To summarize my commentary: I recognize that bitcoin’s volatility is high in comparison to other asset classes. However, given returns and the Sharpe ratio it delivered in the past, it (ex-post) made sense to take such high risks in the past. It may continue to do so for some time into the future, though not indefinitely. One could treat bitcoin’s volatility a bit like ethanol or acetic acid. These substances are highly toxic at 100% concentration, but safer and potentially beneficial, when thinned to 3-6% and used as light beer or vinegar. Similarly, an allocation of several percent of assets to bitcoin may be beneficial for portfolio’s performance, especially due to the benefits realized from the Rebalancing Return.
I understand that the sheer size of Bridgewater Assets Under Management precludes the institution from taking a substantial position in cryptocurrency markets. I propose that the scale of profit opportunities is likely inversely proportional to liquidity and institutional presence. Perhaps it is also a signal to smaller and non-institutional participants that the opportunities are there, but large and successful institutions cannot engage in them as much as they would like to.

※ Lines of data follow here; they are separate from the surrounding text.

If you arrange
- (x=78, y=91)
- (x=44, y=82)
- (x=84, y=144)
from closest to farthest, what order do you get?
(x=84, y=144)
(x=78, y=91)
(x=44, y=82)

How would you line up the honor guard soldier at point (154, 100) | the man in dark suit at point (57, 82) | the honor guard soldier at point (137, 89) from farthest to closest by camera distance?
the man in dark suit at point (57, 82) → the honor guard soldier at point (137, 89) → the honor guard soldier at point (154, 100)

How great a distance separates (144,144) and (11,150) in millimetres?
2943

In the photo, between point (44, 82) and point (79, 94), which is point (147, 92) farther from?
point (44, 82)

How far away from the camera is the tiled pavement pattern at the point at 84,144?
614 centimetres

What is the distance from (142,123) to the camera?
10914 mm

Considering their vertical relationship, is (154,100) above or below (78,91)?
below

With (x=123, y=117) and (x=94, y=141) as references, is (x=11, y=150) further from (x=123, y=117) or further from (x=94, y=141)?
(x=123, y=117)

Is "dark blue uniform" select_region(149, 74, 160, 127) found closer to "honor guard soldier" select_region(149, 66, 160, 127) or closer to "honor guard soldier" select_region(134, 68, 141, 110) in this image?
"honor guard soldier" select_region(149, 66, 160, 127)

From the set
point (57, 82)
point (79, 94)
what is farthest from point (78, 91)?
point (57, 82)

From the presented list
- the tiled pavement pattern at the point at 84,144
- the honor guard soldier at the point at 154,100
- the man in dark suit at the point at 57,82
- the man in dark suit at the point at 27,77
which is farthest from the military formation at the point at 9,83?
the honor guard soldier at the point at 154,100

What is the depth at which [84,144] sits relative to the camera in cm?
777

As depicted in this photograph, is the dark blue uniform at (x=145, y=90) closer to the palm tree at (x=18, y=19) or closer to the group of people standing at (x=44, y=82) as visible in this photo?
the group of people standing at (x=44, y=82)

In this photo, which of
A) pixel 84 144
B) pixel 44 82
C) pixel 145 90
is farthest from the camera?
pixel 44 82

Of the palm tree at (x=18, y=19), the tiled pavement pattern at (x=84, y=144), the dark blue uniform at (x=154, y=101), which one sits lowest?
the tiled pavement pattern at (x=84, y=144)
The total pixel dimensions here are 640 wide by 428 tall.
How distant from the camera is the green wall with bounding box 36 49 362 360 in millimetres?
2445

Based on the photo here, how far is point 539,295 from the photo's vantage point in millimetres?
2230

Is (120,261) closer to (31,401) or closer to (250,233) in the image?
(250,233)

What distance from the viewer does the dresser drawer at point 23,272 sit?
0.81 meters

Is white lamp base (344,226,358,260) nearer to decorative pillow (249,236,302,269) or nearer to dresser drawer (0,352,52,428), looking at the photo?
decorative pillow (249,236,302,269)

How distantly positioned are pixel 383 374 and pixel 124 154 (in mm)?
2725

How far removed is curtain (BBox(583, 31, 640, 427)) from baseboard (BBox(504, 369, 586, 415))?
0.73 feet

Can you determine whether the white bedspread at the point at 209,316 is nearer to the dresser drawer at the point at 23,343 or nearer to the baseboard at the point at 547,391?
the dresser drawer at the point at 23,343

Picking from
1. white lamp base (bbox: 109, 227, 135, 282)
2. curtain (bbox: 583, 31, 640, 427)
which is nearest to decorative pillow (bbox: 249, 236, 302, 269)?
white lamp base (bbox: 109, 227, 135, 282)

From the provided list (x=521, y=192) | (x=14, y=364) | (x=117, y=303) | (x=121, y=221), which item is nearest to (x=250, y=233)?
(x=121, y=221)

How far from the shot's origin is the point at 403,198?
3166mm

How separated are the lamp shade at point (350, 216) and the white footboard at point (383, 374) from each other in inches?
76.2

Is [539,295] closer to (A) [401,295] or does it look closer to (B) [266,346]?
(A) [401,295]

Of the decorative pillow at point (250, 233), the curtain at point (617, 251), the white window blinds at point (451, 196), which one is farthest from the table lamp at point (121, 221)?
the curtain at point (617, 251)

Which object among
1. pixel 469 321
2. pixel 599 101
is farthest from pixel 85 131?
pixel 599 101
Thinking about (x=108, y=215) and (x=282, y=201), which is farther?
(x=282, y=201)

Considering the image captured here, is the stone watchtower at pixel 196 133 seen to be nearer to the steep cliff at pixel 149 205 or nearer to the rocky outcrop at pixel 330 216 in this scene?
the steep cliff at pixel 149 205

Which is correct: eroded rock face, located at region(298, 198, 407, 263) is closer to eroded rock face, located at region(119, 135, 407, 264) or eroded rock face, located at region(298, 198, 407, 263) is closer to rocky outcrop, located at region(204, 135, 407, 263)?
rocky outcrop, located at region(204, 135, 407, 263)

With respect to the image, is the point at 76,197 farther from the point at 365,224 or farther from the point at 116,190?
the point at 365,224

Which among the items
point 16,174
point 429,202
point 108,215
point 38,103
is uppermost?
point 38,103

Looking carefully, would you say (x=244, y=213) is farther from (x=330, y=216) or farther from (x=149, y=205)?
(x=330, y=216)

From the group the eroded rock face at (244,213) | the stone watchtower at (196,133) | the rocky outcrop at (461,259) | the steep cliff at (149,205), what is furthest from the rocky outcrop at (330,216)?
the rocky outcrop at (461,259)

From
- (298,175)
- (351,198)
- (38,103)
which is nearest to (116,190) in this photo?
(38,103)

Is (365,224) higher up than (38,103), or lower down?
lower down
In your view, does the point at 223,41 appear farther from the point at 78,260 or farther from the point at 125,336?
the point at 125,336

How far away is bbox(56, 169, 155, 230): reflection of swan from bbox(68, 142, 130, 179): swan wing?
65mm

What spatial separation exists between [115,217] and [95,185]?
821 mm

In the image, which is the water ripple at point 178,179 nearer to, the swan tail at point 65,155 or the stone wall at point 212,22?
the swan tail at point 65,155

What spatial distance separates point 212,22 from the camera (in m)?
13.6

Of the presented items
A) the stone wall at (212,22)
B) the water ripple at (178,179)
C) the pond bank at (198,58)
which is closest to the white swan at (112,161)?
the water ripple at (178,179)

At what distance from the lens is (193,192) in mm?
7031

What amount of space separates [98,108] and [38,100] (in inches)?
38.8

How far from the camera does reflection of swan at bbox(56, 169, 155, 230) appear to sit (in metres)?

Concerning bitcoin’s bubble-like behaviour, I propose that in the past it largely stemmed from the fact, that this asset class started its ascent from a value that was as close to zero as possible. In such a situation multiple bubbles of 10-fold increases can form in sequence, before an asset class reaches its “fair” value, whatever that value is. Fast price increases may be coming from the fact that new market participants are being familiarized with bitcoin’s target value and consider it substantially higher than current spot price.
In any case, I am grateful to the Bridgewater team for sharing their thoughts in such an extensive and thorough research piece. It has stimulated my thinking and allowed to look at bitcoin from several new angles.